Senior defenseman Jarod Crespo was candid when asked about the fine line between emotion and discipline.
“It’s something we really have to figure out,” Crespo said. “Tonight hurt us. They had, what, two or three power-play goals? There’s a time and a place to stand up for a teammate, and we’re all on board with that. But we have to stay out of the situations that put us down a man.”
As the calendar inches closer to postseason play, the way games are officiated changes dramatically.
The regular-season version of “let them play” hockey largely disappears in conference tournaments and the NCAA Tournament. Officials tighten standards, emphasizing stick infractions, obstruction, and retaliation.
The same borderline behavior that may slide in January often results in penalties in April.
Teams built on edge and intimidation can suddenly lose their margin.

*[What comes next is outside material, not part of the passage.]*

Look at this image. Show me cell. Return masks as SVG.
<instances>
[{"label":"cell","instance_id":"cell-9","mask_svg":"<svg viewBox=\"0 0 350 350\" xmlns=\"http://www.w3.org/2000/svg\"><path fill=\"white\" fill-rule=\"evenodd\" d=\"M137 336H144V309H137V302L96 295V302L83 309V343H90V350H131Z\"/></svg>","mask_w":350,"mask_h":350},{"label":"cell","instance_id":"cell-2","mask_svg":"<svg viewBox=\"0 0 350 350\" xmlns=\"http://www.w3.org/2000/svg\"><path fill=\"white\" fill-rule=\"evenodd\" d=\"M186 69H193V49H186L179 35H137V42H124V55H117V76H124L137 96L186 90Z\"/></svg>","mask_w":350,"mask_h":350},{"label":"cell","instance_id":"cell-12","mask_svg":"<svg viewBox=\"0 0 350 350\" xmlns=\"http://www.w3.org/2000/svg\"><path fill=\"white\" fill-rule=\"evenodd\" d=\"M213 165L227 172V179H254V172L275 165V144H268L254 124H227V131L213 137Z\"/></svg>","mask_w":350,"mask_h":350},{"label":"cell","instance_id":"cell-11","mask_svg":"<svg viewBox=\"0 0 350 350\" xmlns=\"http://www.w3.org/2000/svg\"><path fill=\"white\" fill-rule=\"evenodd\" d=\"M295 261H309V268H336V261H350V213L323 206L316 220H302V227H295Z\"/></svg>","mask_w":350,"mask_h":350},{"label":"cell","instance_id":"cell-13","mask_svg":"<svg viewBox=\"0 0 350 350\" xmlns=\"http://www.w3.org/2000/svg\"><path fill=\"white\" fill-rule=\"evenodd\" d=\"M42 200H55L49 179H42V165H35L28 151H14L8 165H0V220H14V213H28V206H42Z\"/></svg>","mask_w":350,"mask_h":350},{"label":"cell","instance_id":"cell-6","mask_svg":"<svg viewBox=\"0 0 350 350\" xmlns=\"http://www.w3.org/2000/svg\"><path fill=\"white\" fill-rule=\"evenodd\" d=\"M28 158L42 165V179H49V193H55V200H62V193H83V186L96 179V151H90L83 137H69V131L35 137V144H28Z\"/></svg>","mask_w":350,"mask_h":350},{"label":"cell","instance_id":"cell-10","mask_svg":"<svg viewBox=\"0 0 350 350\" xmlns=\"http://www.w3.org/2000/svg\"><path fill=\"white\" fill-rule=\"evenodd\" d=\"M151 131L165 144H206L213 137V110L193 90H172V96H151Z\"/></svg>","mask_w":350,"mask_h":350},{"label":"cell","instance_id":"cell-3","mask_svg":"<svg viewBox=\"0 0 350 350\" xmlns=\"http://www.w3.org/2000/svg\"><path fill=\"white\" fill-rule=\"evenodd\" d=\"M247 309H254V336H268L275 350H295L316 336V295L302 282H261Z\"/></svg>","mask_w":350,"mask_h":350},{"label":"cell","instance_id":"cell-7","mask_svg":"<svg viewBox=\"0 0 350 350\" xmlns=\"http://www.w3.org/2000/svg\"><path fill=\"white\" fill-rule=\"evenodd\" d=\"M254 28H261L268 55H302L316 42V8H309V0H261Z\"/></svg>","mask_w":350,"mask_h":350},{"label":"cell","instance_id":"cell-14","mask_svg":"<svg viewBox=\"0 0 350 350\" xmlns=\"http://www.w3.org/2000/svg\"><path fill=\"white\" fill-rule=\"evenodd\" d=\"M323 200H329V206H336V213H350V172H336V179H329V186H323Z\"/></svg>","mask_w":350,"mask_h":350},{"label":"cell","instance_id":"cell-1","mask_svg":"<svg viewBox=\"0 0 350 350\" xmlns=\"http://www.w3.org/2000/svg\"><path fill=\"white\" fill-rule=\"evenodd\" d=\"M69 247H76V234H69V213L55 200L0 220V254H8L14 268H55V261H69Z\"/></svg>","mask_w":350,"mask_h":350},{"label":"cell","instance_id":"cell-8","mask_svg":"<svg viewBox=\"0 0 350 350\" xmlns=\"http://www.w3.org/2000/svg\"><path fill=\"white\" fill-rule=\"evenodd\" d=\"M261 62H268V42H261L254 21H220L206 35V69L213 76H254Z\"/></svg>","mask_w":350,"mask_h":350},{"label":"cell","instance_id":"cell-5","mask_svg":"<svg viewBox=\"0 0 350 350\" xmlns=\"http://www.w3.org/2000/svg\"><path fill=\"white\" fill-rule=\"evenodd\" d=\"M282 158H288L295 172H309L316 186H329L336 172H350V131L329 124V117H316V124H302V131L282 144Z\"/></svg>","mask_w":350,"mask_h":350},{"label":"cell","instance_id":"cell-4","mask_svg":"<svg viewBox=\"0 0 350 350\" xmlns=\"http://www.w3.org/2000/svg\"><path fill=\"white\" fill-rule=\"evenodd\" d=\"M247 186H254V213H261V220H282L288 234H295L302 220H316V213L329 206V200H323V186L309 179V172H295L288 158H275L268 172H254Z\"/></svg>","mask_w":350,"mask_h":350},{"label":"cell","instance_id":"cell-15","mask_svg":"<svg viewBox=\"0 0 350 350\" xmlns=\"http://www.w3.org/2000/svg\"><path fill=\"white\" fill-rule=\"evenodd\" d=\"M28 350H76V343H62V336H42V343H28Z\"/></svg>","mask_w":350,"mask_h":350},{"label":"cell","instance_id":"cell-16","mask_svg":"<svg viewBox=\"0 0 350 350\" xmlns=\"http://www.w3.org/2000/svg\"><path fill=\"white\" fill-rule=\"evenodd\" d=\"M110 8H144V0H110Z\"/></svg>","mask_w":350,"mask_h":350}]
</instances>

In tournament hockey, games are typically one-goal affairs, where a single special-teams breakdown can flip an entire season.
When a team consistently takes more penalties than its opponent, it is not just risking goals against, it is disrupting its own rhythm.

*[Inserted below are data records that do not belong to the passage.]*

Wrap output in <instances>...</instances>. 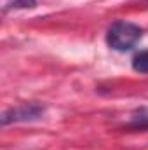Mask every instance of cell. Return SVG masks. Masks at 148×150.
Listing matches in <instances>:
<instances>
[{
    "instance_id": "3",
    "label": "cell",
    "mask_w": 148,
    "mask_h": 150,
    "mask_svg": "<svg viewBox=\"0 0 148 150\" xmlns=\"http://www.w3.org/2000/svg\"><path fill=\"white\" fill-rule=\"evenodd\" d=\"M125 129H134V131H143L148 129V107L136 108L131 113L129 122L125 124Z\"/></svg>"
},
{
    "instance_id": "4",
    "label": "cell",
    "mask_w": 148,
    "mask_h": 150,
    "mask_svg": "<svg viewBox=\"0 0 148 150\" xmlns=\"http://www.w3.org/2000/svg\"><path fill=\"white\" fill-rule=\"evenodd\" d=\"M132 68L138 74H148V49L140 51L134 58H132Z\"/></svg>"
},
{
    "instance_id": "5",
    "label": "cell",
    "mask_w": 148,
    "mask_h": 150,
    "mask_svg": "<svg viewBox=\"0 0 148 150\" xmlns=\"http://www.w3.org/2000/svg\"><path fill=\"white\" fill-rule=\"evenodd\" d=\"M37 7V0H11L4 11H18V9H33Z\"/></svg>"
},
{
    "instance_id": "1",
    "label": "cell",
    "mask_w": 148,
    "mask_h": 150,
    "mask_svg": "<svg viewBox=\"0 0 148 150\" xmlns=\"http://www.w3.org/2000/svg\"><path fill=\"white\" fill-rule=\"evenodd\" d=\"M143 37V30L131 21H115L106 30V44L113 51L125 52L131 51Z\"/></svg>"
},
{
    "instance_id": "2",
    "label": "cell",
    "mask_w": 148,
    "mask_h": 150,
    "mask_svg": "<svg viewBox=\"0 0 148 150\" xmlns=\"http://www.w3.org/2000/svg\"><path fill=\"white\" fill-rule=\"evenodd\" d=\"M45 112V108L38 103H21L16 107L7 108L2 113L0 122L2 126H9V124H16V122H32L38 120Z\"/></svg>"
}]
</instances>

High-penalty teams spend extended stretches killing penalties instead of rolling lines at five-on-five. Top players log heavy shorthanded minutes, benches shorten late in games, and offensive timing suffers. Championship teams need flow. Survival mode rarely wins titles.

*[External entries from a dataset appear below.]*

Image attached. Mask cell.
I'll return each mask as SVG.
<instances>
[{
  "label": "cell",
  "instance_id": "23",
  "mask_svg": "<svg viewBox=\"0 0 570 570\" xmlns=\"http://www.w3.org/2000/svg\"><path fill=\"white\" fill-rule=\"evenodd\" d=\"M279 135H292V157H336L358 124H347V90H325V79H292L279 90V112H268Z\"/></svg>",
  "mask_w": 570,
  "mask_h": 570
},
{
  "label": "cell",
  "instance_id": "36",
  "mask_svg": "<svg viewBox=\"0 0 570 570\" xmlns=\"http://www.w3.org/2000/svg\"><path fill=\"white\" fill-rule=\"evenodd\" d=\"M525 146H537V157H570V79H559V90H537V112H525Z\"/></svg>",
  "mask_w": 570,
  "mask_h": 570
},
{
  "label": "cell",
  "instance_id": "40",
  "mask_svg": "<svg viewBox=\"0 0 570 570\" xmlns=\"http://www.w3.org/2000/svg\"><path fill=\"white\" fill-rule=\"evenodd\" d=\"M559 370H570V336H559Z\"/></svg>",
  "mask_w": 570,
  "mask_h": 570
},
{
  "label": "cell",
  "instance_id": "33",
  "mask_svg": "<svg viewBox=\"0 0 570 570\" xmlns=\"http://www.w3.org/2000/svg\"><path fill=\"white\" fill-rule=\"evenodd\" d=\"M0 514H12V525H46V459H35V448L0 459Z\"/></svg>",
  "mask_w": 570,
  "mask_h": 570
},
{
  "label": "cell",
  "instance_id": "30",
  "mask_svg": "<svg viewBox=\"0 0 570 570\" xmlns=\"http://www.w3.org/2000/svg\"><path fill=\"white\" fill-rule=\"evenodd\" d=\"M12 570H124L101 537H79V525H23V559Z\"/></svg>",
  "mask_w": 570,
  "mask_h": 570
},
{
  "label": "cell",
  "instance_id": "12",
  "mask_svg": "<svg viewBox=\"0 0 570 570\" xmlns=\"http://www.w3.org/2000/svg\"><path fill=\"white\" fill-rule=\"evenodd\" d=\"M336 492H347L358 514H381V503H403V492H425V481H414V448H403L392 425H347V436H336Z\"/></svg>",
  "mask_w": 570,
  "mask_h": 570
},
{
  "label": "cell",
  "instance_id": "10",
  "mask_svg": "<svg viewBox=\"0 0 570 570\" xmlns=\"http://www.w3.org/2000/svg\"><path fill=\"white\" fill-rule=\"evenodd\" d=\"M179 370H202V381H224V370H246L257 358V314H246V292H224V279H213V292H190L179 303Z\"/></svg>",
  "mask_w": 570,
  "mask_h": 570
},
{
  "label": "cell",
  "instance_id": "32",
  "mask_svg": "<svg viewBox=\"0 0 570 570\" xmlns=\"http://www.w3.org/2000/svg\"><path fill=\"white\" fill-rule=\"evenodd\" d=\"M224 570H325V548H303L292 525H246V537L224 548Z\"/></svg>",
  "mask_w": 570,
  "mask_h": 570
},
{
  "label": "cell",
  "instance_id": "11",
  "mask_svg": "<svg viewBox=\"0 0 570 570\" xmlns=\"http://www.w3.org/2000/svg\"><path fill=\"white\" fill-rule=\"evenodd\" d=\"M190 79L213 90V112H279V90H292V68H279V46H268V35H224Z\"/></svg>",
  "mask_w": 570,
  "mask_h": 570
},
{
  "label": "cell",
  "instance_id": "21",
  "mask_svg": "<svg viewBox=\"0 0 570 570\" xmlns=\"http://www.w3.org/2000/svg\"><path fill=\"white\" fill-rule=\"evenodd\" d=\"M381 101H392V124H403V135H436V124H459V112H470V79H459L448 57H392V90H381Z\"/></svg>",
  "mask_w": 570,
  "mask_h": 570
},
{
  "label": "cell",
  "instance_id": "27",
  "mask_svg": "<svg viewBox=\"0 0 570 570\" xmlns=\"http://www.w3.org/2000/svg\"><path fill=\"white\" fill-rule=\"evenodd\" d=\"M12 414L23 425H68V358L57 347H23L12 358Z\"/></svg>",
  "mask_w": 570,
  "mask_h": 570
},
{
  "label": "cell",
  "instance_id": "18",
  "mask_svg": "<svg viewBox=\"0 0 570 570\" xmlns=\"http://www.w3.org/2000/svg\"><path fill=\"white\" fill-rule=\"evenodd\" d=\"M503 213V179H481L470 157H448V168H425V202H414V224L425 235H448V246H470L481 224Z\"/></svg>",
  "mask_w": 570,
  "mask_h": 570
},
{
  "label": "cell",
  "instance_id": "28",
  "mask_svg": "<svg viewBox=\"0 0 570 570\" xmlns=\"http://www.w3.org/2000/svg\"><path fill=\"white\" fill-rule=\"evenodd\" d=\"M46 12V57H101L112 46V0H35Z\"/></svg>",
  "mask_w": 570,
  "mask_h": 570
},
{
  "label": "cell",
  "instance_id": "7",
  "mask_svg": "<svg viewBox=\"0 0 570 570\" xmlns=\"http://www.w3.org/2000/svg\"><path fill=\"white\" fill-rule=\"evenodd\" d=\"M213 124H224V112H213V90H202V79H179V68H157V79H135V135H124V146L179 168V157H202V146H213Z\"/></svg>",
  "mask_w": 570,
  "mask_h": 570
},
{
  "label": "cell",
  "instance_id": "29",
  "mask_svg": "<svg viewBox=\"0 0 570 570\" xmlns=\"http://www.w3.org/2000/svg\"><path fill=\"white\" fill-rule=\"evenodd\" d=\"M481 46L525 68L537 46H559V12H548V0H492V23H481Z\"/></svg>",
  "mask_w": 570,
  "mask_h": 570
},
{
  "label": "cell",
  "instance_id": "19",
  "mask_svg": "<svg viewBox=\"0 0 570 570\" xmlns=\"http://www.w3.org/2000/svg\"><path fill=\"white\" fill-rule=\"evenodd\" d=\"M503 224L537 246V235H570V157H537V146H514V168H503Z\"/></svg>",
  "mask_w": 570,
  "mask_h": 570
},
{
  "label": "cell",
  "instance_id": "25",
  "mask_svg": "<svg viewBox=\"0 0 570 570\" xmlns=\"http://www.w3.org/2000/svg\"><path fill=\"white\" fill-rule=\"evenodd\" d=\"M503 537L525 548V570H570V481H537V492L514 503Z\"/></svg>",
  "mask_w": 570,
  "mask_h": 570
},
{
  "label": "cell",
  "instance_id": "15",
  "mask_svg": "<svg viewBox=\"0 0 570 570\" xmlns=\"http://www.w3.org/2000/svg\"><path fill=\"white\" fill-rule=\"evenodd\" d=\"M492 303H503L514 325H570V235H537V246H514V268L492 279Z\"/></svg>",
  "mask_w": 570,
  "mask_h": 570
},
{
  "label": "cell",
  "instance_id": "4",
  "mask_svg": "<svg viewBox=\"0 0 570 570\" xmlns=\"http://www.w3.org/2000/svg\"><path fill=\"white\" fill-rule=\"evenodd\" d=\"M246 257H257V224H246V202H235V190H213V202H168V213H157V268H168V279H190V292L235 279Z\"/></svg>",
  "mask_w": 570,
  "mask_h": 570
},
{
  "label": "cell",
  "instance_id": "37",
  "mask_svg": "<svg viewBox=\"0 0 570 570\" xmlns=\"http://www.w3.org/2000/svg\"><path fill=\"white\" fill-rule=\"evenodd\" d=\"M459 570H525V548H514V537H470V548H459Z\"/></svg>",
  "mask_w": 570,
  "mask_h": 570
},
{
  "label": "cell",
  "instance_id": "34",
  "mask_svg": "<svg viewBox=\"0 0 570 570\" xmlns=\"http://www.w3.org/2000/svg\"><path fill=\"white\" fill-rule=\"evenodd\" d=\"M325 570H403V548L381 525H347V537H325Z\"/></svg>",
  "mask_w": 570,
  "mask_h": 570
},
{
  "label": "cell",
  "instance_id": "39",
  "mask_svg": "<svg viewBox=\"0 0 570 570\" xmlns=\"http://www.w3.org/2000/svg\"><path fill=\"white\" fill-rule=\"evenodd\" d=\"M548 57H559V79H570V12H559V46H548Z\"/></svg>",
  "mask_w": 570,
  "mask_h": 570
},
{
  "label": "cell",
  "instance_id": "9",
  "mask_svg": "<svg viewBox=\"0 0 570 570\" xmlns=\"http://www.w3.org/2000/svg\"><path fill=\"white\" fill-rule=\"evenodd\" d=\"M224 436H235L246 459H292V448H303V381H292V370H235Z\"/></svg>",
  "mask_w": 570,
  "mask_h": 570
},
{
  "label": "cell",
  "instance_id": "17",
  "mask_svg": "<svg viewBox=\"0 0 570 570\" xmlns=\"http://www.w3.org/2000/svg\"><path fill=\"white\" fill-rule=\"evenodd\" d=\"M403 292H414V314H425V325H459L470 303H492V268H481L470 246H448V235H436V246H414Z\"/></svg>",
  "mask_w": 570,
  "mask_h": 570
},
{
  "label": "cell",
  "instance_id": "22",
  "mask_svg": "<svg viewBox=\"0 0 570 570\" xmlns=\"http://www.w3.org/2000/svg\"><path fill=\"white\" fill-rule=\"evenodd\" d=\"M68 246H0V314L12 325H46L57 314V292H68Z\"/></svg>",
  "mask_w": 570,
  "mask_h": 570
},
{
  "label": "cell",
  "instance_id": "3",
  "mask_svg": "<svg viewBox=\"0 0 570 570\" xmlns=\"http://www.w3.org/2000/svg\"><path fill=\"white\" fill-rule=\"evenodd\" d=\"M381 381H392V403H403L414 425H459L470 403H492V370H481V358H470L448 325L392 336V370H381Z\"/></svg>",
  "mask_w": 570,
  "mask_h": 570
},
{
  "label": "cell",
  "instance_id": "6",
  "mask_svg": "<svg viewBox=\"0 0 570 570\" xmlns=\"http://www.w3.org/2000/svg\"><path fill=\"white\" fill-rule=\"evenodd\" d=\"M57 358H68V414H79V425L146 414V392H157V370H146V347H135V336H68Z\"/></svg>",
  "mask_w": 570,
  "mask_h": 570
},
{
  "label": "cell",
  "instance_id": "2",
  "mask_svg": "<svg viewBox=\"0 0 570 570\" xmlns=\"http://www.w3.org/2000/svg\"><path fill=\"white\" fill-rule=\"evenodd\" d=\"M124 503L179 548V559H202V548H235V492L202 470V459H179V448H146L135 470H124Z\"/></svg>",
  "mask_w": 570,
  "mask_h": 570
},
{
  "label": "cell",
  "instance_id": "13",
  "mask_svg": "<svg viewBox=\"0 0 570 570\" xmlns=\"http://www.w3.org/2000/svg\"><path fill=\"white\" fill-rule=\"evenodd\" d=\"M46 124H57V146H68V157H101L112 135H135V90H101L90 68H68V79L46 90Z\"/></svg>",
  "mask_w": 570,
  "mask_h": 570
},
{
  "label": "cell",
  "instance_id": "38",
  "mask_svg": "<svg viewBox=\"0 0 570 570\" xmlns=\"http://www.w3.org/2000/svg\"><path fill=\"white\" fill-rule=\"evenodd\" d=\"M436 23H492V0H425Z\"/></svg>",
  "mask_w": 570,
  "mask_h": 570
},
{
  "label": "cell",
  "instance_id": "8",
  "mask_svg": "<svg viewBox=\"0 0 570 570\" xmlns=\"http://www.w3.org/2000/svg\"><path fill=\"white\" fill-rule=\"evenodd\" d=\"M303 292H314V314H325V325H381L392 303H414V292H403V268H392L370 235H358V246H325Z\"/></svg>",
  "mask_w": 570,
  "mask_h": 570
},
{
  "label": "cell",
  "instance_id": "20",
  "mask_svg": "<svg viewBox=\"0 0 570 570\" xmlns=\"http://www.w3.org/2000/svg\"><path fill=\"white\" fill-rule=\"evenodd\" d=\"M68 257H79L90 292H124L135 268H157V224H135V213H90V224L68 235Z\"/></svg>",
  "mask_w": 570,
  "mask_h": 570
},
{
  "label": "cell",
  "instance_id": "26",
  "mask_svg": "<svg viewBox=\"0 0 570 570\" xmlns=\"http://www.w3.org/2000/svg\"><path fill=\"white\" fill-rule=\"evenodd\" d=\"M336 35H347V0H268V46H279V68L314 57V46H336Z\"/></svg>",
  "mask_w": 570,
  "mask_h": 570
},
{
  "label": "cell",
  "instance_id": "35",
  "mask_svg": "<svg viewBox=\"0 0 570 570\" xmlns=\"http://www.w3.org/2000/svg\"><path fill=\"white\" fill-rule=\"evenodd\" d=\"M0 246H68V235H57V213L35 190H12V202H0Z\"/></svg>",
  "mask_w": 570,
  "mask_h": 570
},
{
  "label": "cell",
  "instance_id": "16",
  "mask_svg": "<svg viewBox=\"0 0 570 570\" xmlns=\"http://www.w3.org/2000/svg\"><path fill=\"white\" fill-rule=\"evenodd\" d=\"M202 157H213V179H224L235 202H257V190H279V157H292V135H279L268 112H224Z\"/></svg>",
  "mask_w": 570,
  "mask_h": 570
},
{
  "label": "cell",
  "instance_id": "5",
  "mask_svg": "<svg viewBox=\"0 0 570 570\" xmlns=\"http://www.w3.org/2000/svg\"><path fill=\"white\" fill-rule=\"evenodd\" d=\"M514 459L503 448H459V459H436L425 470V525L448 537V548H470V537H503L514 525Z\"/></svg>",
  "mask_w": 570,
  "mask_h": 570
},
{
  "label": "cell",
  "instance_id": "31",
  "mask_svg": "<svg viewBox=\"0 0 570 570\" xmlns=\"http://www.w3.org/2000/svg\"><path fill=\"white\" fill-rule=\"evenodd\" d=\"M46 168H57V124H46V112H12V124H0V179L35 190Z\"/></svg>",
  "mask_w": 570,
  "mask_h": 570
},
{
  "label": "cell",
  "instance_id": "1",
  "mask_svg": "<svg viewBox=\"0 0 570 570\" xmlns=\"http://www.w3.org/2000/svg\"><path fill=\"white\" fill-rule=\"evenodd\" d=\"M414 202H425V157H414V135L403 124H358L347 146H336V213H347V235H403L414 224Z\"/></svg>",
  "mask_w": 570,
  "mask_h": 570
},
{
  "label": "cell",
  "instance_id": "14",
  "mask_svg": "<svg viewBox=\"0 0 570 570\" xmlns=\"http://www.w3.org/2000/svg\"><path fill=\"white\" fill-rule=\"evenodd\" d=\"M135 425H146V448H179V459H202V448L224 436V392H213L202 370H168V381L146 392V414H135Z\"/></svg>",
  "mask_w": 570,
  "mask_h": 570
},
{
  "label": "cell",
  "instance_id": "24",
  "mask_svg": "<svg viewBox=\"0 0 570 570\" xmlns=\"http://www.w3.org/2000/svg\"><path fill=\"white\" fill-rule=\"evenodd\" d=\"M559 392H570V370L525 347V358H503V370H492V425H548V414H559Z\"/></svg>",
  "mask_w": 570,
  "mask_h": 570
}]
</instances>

The contrast was evident during Penn State’s outdoor showdown with Michigan State.
When the Nittany Lions stayed composed and avoided unnecessary penalties, they went stride for stride with the Spartans. In two losses where Penn State took three minor penalties or fewer, both games were even through regulation and ultimately decided in overtime.
By contrast, in the two losses where Penn State lost its composure, accumulating 79 penalty minutes, the Nittany Lions were outscored 11–3.
Following Michigan State’s 5–4 overtime win at Beaver Stadium, Gadowsky pushed back on the idea that previous penalty trends automatically dictate future outcomes.
“Every hockey game takes on a personality of its own,” Gadowsky said. “You can’t just say these two teams are going to play one way every time. We’re both tough, big, gritty teams, and we don’t mind playing that way. I was actually a little surprised it wasn’t more physical, but we had just played less than 18 hours earlier, and that played a role.”
Gadowsky’s perspective is fair. Context matters. Matchups matter. Fatigue matters. Still, expectations around this Penn State roster are immense, and the talent level is unmistakable.
Frozen Four–caliber opponents are loaded with NHL-level skill. When games become chaotic due to penalties, those teams turn broken structure into goals. Discipline keeps games predictable.
Chaos favors talent and Penn State has plenty of it.
But even elite skill cannot consistently overcome repeated trips to the penalty kill.
When championships are won, teams typically average at least one additional power play per game or post a positive penalty differential of three or better.
Despite leading the nation in total penalties, Penn State currently owns a positive penalty differential of +2.23 and averages nearly one more power play per game than its opponents.
That nuance matters.
It suggests Penn State is not merely undisciplined, but rather involved in emotionally charged games where both teams are being penalized.
Still, perception becomes reality in March.
As games tighten and whistles get quicker, Penn State must prove it can operate within stricter confines without losing its edge. When this team plays disciplined hockey, it looks like one of the best teams in the country. When emotion takes over, the margins disappear quickly.
The final month of the season will determine whether Penn State is prepared for tournament hockey.
Their preseason aspirations of Big Ten titles, a No. 1 seed, a Frozen Four run, will ultimately be realized or lost based on how they carry themselves when everything is on the line.